In the Dutch municipality of Waalre, 10 adults now live under the watchful eye of artificial intelligence. Ceiling-mounted sensors from Kepler Vision Technologies continuously scan their homes, feeding AI trained to distinguish falls from landings and automatically push a notification to family members or emergency contacts when an algorithm flags an incident. Depending on how you feel about surveillance technology, that sounds like a great way to protect independent adults living alone or like a dystopian nightmare. The tone, at least on paper and given the alternative, depends on the former.

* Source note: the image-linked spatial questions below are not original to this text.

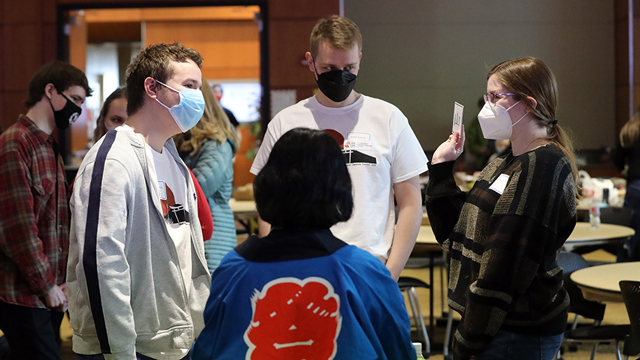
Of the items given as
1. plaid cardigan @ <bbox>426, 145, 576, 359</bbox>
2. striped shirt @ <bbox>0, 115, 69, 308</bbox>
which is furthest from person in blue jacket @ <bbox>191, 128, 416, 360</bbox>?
striped shirt @ <bbox>0, 115, 69, 308</bbox>

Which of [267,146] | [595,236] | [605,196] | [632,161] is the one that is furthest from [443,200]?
[632,161]

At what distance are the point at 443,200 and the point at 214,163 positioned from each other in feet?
4.12

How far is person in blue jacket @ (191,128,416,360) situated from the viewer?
4.03 feet

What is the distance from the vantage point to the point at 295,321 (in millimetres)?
1237

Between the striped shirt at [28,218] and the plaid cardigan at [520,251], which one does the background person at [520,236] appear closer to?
the plaid cardigan at [520,251]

According to Statistics Netherlands, just over a quarter of the Dutch population will be over 65 by 2040, yet the country’s healthcare infrastructure is not growing at nearly the same rate. This is not a problem unique to the Netherlands. In the US, we will reach similar numbers by 2050. Japan’s population over 60 is already around 30% today and the World Health Organization predicts that the global population over 60 is expected to nearly double by 2050. That means there is more pressure on older adults to manage independently at home, for longer, with less institutional support every year. Falling — specifically, lying undetected after a fall — is one of the most dangerous consequences of this unfortunate calculus, but the sooner a person is found after a fall, the better their chances of recovery.
The Leefsamen app automatically sends a notification to family members and emergency contacts when a fall is detected.

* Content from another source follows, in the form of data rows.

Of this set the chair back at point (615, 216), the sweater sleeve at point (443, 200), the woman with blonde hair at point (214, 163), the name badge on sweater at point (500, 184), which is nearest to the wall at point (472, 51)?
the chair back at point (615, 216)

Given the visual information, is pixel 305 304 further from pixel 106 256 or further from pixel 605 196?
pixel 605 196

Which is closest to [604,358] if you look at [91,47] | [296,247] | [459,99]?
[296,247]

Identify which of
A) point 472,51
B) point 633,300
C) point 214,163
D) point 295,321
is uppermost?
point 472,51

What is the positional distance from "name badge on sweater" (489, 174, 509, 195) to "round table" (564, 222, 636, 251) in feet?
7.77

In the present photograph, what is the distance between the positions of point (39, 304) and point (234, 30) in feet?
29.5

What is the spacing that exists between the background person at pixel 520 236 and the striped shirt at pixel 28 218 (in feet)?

This Dutch pilot, a collaboration between communication provider WeConnect, care network Leefsamen, and regional partners Brainport, is designed for people already at high risk of falling who want to stay in their own homes. Hardware and software similar to Kepler’s fall detection AI systems have been working in nursing facilities for some time. Therefore, this first application in private residences is a logical extension, not necessarily a conceptual leap.
However, the idea of an all-seeing eye inside the home seems strange.
A sensor that can reliably detect a fall’s movement pattern can, by definition, detect a lot more about how a person moves around their house — when they wake up at night, how often they visit the bathroom, or whether their gait changes. Even if the system is designed to compress that data, the infrastructure to collect it is in place. If the pilot is reasonable, what happens when the commercial interests of the companies involved differ from the privacy interests of a 78-year-old person who signed a consent form that he may not fully understand? What happens in the event of a data breach?
This isn’t an imaginary concern — heck, it’s not even limited to this pilot program, as the technology is already monitoring more than 15,000 seniors around the clock” in care facilities, according to Kepler’s release. Partner companies have made general promises to protect privacy with Kepler specifying compliance with international information security standards which is somewhat reassuring, but a data breach.
None of this makes technology bad; it’s just complicated. For a loner, the choice may not be between AI surveillance and unsupervised freedom; it may be a choice between AI monitoring and falling undetected for two days. Framed that way, the hallway sensor starts to look less like surveillance and more like a smoke detector with better software.